Hi all,
I know I'm not the first to ask this—Dropbox users have apparently been having problems with it for years now—and maybe there's an answer somewhere in the forum that I simply haven't found yet. Please accept my apologies if so. In the meantime, though, this is starting to drive me absolutely bonkers.
All I want is for Dropbox not to use Smart Sync on my Mac. Never. Not ever. Period. I have more than enough space on the external drive where my Dropbox folder lives for 100% of my Dropbox files to be stored locally, and that is how I want them to be stored. When I need access to a multi-GB video file, I'm not interested in waiting a minute or more for Dropbox to upload it to me, because I'm in a production environment and I actually don't have that kind of time. When I tell Dropbox that I need for it to do LESS work, to stop trying to be "smart," and to simply do what I am asking it to do in every preference/setting I've managed to find, why does it not listen?

This seems straightforward enough, but it simply isn't being respected, and I can't figure out what else I'm supposed to do so that it will be.

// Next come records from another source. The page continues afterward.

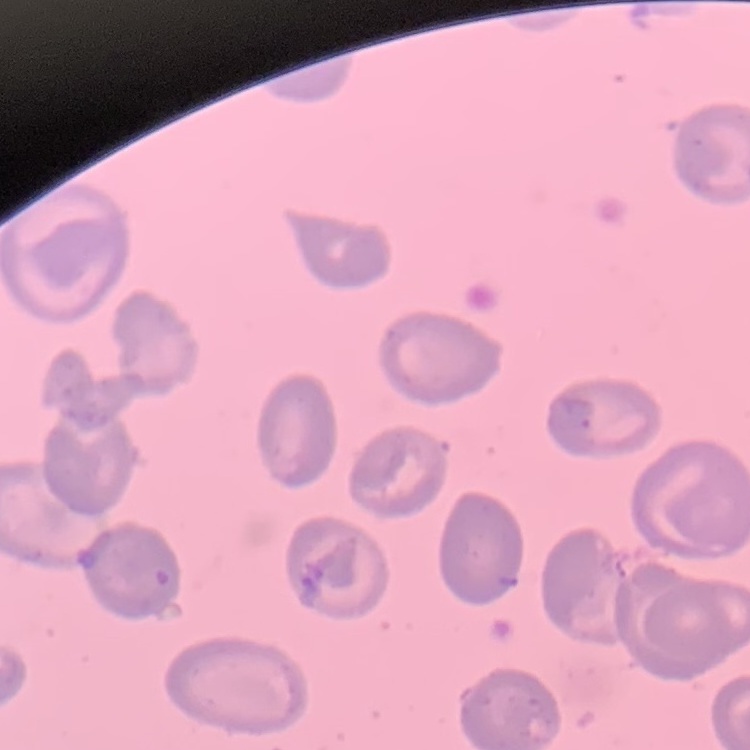

Summary:
  - Erythrocyte morphology: no rouleaux formation
  - Stain: Field's or Giemsa
  - Preparation: thin blood smear
  - Image type: square crop of a larger photomicrograph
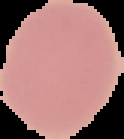

From a thin blood film. Malaria status: uninfected. The area outside the segmented cell region is set to black. Image is 124×139 pixels.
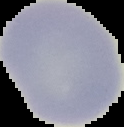

malaria_status: uninfected
image_type: cell region segmented out of the field of view; surrounding area masked to black
preparation: thin blood smear
image_size: 124×127 pixels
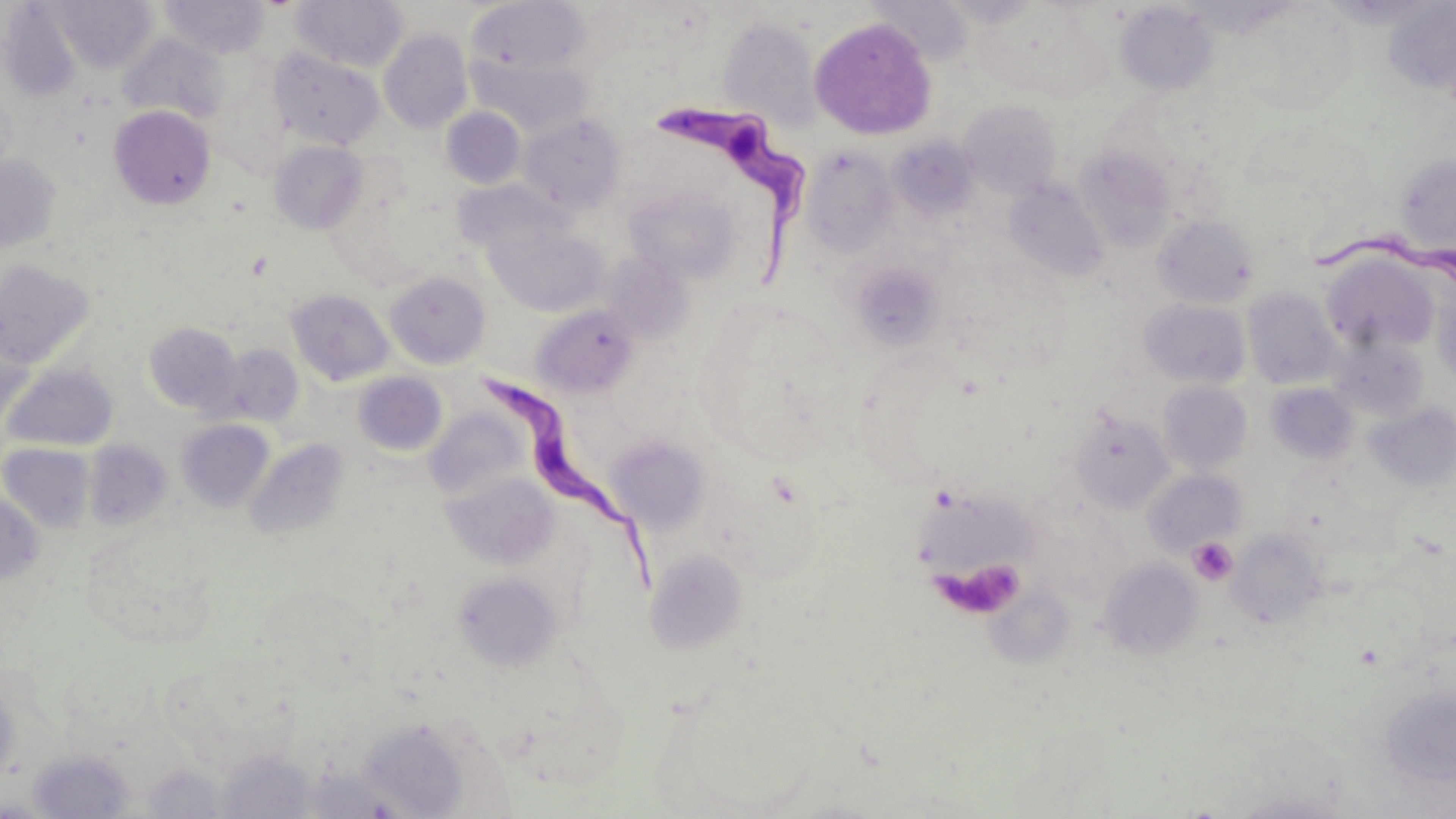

I have recently started running an rsync process that clones my entire Dropbox folder, due to other strange behavior (up to and including that entire folder spontaneously disappearing one night and needing to be resynced) that have convinced me that a third form of backup is a business necessity. But that process is fighting an uphill battle, due to the sheer number of files that are simply not there when it asks for them, because Dropbox has chosen to ignore my preferences.
My current plan is to complete this clone, however long it takes (I've been trying for almost a week now), to add a cron job that refreshes it every 15 minutes or so, and to switch my production processes so that they access the clone rather than the original folder that Dropbox keeps trying to be "smart" about. I believe that this will work, but it frustrates me to no end that it should be necessary.
I have found one article that seems as though it might help:
https://help.dropbox.com/installs-integrations/sync-uploads/filesystem-integration#optout
This applies only to MacOS 10.15 and earlier (and Windows), but this machine hasn't been upgraded past that point for other reasons, so it may be an option. This is how it's supposed to work:

However, when I follow the procedure and turn off the extension, nothing actually appears to happen. I am not signed out, and Smart Sync remains engaged in its quixotic efforts to "help."
But even if it did work, wouldn't uninstalling the system extension be overkill anyway? I could be mistaken, but my best guess is that this extension is responsible for more than just Smart Sync and also handles things like Finder integration which I certainly wouldn't want to lose.
Thanks for reading. Any suggestions for what to try next would be greatly appreciated.